Hist 199 Postwar Food Shortages: Food May Day

Background:

[T]he advice of Gen. Bonner Fellers []...convinced [MacArthur] to preserve the imperial system and rule not directly but through the Japanese government during the Occupation. The Occupation ended more than 70 years ago, with the formal implementation on April 28, 1952 of the San Francisco Peace Treaty signed on Sept. 8, 1951 between Japan and 48 other nations.

The Photo:

On Sept. 27, 1945, Emperor Hirohito called on MacArthur at the U.S. Embassy in Tokyo. A photo commemorates the occasion. It ran on the front page of the next day’s papers.

The Emperor stands rigid in a very formal morning coat. At his left MacArthur stands a head taller in casual khakis with a tieless open collar, his hands in his pockets. The photo shocked the public. It brought home the fact that SCAP occupied a realm above the Emperpr, the Son of Heaven. John Dower, author of 2000’s Pulitzer Prize-winning book Embracing Defeat, observes that the photo established “MacArthur’s authority and the fact that he would stand by the Emperor.”

MacArthur saw his mission as no less than Japan’s democratization. No other conqueror would have been as magnanimous in victory or as perceptive in realizing that Japan’s pacification lay in its democratization. The Aussies and Brits, the Filipinos, French and Dutch — all wanted harsher treatment of the conquered nation.

 

Food Shortages:

People survived by black-market purchases. The food shortage continued for 2 and 1/2 years. Tokyo’s first May Day rally in 11 years took place in 1946. The 500,000-strong rally turned into a movement for increased rations. The demonstrators sat down in the plaza between Imperial Palace and the Daiichi Life Insurance (Seimei) Bldg. The demonstration spread. Alarmed, GHQ on May 19 permitted the government to release flour. The following day MacArthur warned of Occupation army intervention. The demonstrators dispersed.
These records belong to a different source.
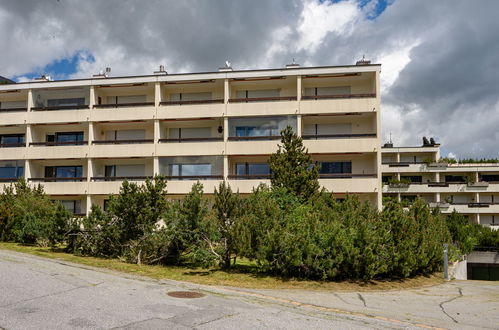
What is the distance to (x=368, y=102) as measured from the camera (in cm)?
2950

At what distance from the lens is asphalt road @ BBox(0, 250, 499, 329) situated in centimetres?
775

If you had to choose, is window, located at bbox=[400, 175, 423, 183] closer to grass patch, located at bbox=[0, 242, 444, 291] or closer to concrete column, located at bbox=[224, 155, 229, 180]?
concrete column, located at bbox=[224, 155, 229, 180]

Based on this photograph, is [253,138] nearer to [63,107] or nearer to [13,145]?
[63,107]

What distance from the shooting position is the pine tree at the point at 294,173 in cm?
1969

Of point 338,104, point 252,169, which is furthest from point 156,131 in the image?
point 338,104

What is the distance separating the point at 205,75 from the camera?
31.3 metres

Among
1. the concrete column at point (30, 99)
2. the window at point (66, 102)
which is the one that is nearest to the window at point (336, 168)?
the window at point (66, 102)

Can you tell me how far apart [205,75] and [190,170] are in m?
7.31

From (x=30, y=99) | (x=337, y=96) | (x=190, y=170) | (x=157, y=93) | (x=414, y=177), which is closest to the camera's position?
(x=337, y=96)

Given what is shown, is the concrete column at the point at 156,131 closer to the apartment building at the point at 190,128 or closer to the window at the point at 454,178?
the apartment building at the point at 190,128

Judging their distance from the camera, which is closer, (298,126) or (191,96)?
(298,126)

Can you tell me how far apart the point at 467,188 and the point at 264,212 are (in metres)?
39.4

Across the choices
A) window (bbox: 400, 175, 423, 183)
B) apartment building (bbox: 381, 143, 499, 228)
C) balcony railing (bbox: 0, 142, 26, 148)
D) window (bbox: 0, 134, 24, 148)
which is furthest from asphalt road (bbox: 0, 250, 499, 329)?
window (bbox: 400, 175, 423, 183)

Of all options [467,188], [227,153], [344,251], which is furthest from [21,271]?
[467,188]
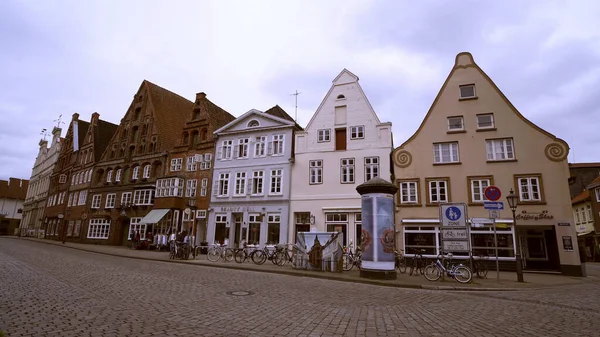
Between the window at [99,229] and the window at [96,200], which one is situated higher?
the window at [96,200]

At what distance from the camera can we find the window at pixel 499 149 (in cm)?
2247

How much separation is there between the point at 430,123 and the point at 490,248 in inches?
369

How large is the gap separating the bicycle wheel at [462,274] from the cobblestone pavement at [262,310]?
238cm

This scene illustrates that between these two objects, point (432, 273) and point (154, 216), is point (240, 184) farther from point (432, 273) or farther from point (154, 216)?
point (432, 273)

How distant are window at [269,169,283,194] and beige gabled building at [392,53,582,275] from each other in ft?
31.1

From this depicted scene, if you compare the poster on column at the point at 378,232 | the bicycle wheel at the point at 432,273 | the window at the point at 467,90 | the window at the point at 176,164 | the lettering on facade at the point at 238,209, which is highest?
the window at the point at 467,90

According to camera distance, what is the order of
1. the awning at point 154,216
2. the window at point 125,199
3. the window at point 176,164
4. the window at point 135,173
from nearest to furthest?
the awning at point 154,216, the window at point 176,164, the window at point 125,199, the window at point 135,173

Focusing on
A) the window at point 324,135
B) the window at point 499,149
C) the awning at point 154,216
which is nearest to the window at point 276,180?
the window at point 324,135

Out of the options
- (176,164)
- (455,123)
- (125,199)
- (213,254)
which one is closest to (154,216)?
(176,164)

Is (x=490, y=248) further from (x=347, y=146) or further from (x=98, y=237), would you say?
(x=98, y=237)

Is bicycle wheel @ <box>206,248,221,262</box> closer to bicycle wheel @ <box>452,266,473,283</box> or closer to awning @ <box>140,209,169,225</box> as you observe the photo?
awning @ <box>140,209,169,225</box>

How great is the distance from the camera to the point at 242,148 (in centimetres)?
3128

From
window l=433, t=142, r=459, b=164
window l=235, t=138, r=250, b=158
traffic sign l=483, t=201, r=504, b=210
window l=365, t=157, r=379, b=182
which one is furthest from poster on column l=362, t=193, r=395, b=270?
window l=235, t=138, r=250, b=158

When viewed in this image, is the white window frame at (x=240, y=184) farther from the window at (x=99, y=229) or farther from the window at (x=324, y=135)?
the window at (x=99, y=229)
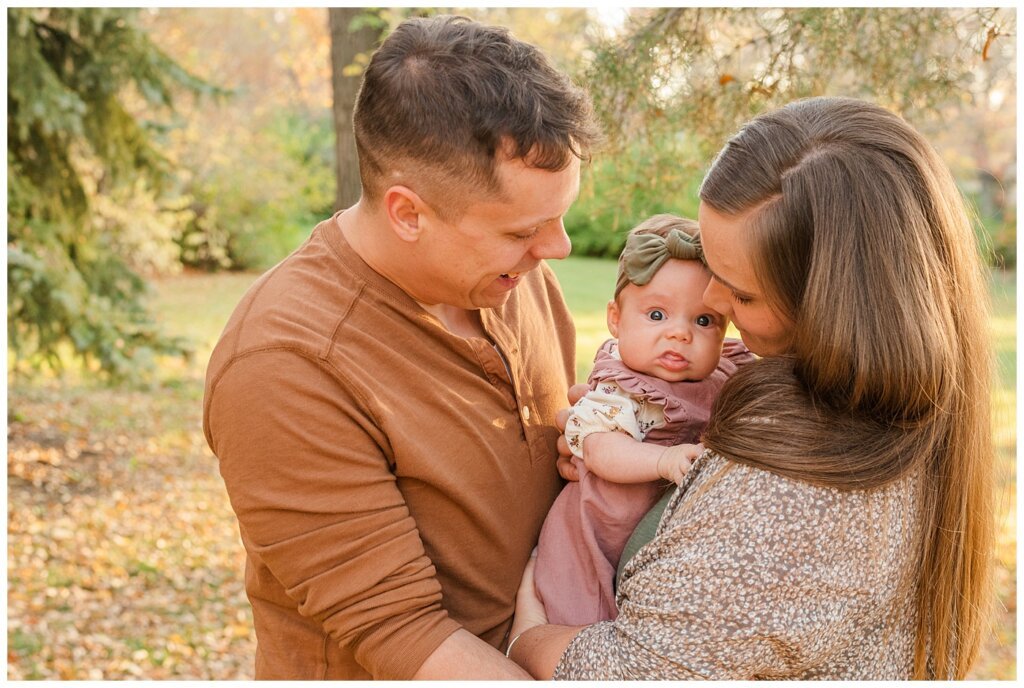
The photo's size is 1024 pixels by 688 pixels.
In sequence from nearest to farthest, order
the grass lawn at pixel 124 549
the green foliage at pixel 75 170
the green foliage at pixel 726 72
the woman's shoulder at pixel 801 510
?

MacArthur, though, not only wielded a stick — but also proffered a carrot. Between Nov. 1946 and Nov. 1947, GHQ supplied the Japanese with 1,613,315 tons of grains and 43,474 tons of canned goods. The jobs of 13 million Japanese, including soldiers, vanished at the end of the war. Over the next two years 4.13 million workers were discharged. But between January and May of 1946, only 970,000 people applied for 1.3 million positions through 540 nationwide employment agencies. Those figures bespeak the fact that the employed were little better off than the unemployed as inflation ate away buying power. Male industrial workers’ average real wages in the latter half of 1946 were 27.5 percent of those in 1934-36.

These circumstances prompted GHQ to encourage the formation of labor unions. The Communist Party spearheaded their organization.

The prewar government had driven communists underground, but GHQ legalized the party.

Apparatchiks released from prison then skillfully organized unions. Red flags flew everywhere within a year of the war’s end. Unionization had boosted private-sector wages to where they were double those of civil servants.

On Nov. 28, 1946, civil servants’ unions established the Labor Committee of All Public Workers. The committee demanded a large pay hike. The government, which was broke, balked. The committee announced a General Strike to begin on Feb. 1, 1947. Ultimately, of course, Gen. MacArthur intervened to prevent the strike much to the disappointment and dismay of Japan's Union and Labor Leaders.